To analyse the effect of a single injection of VLP peptides on the B cell immune response, the production of antigen-specific immunoglobulins was studied. IgG2a, IgG3 and IgE production tested a month after injection showed a marked decrease in the experimental group, while IgG₁ and IgG_2b showed no significant reduction (Fig. 4).

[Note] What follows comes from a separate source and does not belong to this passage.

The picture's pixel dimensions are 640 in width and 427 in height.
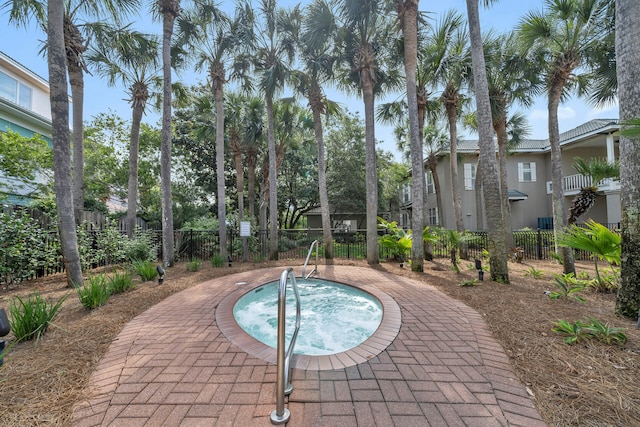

Fig. 4 — Effect of a single injection of Asp f2-dominant T cell peptides, expressed in VLP, on the B cell immune response. Antigen-specific IgG and total IgE content were determined by ELISA in sera from VLP0 and VLP mix-treated animals 1 month after VLP injection. A P-value of < 0·05 is considered as statistically significant and is indicated by an asterisk. , Asp f2 VLP0; , Asp f2 + VLP mix.

Inline graphic — Effect of a single injection of Asp f2-dominant T cell peptides, expressed in VLP, on the B cell immune response. Antigen-specific IgG and total IgE content were determined by ELISA in sera from VLP0 and VLP mix-treated animals 1 month after VLP injection. A P-value of < 0·05 is considered as statistically significant and is indicated by an asterisk. , Asp f2 VLP0; , Asp f2 + VLP mix.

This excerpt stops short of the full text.